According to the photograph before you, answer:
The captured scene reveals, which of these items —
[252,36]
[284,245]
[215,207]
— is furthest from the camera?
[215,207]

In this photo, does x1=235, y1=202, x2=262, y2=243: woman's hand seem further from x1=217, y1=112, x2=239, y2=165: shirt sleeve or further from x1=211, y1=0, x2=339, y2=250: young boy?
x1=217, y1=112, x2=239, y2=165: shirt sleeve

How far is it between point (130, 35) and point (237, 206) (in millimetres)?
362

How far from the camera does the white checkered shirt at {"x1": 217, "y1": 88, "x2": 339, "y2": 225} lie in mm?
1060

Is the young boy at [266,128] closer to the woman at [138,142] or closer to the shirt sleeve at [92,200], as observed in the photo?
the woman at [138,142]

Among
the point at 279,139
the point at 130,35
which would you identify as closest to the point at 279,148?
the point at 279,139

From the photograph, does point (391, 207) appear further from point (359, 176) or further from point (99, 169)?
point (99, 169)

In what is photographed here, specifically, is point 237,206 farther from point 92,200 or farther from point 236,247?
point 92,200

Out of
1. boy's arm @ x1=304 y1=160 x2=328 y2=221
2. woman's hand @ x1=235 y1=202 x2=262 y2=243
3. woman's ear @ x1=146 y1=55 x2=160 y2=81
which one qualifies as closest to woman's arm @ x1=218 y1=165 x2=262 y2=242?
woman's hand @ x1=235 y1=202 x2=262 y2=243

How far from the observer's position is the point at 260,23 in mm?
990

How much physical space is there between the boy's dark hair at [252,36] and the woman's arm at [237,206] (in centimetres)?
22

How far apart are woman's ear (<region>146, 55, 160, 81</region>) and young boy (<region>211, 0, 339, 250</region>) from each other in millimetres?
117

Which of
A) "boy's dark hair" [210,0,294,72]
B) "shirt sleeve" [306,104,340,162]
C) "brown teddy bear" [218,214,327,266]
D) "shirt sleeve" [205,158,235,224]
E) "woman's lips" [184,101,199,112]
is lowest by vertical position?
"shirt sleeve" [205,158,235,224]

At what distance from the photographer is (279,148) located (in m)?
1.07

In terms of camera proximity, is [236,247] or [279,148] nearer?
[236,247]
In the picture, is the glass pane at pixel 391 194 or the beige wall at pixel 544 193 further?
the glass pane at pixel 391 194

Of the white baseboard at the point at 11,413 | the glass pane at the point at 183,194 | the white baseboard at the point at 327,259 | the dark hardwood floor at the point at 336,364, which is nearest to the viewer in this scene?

━━━━

Goal of the exercise: Repeat only the stretch of lines that begins at the line containing "How far from the observer's" and ends at the last line above, both included.

Problem solution:
How far from the observer's position is the point at 260,23 in mm?
990

How much physical space is there between the boy's dark hair at [252,36] and the woman's arm at [237,206] (in centimetres)?
22

How far apart are woman's ear (<region>146, 55, 160, 81</region>) and young boy (<region>211, 0, 339, 250</region>) from each other in millimetres?
117

Which of
A) "boy's dark hair" [210,0,294,72]
B) "shirt sleeve" [306,104,340,162]
C) "brown teddy bear" [218,214,327,266]
D) "shirt sleeve" [205,158,235,224]
E) "woman's lips" [184,101,199,112]
is lowest by vertical position?
"shirt sleeve" [205,158,235,224]

At what distance from the photographer is (279,148) located (in m)?
1.07

In terms of camera proximity, is [236,247] or [279,148] nearer?
[236,247]
In the picture, is the glass pane at pixel 391 194 or the beige wall at pixel 544 193 further?
the glass pane at pixel 391 194

Of the white baseboard at the point at 11,413 | the glass pane at the point at 183,194 | the white baseboard at the point at 327,259 | the dark hardwood floor at the point at 336,364, which is nearest to the viewer in this scene?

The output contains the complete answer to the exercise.